The Institute for Supply Management (ISM) will post their manufacturing index for April late Thursday morning in the second highly important report of the week. This is usually the first important economic report released each month and gives us an indication of manufacturer sentiment. A reading above 50 means that more surveyed trade executives felt business improved during the month than those who felt it had worsened. This points toward more manufacturing activity and could hurt bond prices, pushing mortgage rates higher. Analysts are expecting to see a reading of 52.0, up from March’s 51.5. Ideally, bond traders would like to see a reading below 50.0 as it would hint at contraction in the manufacturing sector rather than growth, but a decline from March’s level would still be good news for mortgage shoppers.
In addition to this week’s economic reports, there are two relatively important Treasury auctions that may also influence bond trading enough to affect mortgage rates. There will be an auction of 5-year Treasury Notes Tuesday and 7-year Notes on Wednesday. Neither of these sales will directly impact mortgage pricing, but they can influence general bond market sentiment. If the sales go poorly, we could see broader selling in the bond market that leads to upward revisions to mortgage rates. On the other hand, strong sales usually make government securities more attractive to investors and bring more funds into bonds. The buying of bonds that follows usually translates into lower mortgage rates. Results of the sales will be posted at 1:00 PM ET each auction day, so look for any reaction to come during afternoon hours.

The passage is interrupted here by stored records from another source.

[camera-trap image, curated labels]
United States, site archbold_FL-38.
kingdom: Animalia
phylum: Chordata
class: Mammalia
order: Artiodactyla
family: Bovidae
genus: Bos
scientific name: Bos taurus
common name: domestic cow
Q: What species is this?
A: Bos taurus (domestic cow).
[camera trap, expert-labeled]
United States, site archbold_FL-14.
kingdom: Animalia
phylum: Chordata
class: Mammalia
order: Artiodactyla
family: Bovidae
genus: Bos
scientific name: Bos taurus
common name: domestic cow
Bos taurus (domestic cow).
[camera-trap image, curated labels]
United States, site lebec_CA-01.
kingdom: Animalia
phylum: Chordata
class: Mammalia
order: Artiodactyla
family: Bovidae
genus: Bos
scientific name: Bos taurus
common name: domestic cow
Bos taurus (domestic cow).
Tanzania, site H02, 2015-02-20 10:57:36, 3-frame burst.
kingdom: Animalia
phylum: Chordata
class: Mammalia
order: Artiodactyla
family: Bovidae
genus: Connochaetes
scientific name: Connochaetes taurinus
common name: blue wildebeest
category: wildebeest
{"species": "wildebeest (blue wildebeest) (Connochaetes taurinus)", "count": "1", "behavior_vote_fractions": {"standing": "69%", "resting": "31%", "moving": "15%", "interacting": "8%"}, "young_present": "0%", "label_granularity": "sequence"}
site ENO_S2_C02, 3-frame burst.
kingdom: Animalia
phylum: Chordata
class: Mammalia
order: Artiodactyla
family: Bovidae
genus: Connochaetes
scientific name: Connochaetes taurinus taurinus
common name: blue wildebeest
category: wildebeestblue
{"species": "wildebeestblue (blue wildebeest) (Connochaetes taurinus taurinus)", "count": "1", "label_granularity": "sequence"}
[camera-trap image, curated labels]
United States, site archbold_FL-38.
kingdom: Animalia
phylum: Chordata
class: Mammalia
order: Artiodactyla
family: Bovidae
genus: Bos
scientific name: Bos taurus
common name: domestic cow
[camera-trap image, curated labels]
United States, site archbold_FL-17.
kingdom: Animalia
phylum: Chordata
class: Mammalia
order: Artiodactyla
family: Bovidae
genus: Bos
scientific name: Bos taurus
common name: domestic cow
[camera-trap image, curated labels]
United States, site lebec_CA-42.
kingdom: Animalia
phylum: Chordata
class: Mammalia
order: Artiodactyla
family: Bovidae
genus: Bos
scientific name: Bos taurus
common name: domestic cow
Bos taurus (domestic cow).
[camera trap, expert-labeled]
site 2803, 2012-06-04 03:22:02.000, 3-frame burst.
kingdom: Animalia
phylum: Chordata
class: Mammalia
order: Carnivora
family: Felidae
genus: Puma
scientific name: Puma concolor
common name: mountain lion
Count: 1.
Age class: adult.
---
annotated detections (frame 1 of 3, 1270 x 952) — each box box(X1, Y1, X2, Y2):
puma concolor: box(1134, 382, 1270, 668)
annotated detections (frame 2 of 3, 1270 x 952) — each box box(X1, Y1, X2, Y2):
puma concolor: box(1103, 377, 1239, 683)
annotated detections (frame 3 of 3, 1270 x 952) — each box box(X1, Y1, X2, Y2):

Overall, I am expecting it to be a pretty active week for the markets and mortgage rates. We have several days that appear likely to be particularly volatile. Wednesday looks to be the best candidate for most important due to the GDP reading and FOMC meeting. The calmest day could be tomorrow, although I would not be surprised to still see some movement as investors prepare for this week’s activities. If floating an interest rate and closing in the near future, I strongly recommend maintaining contact with your mortgage professional this week.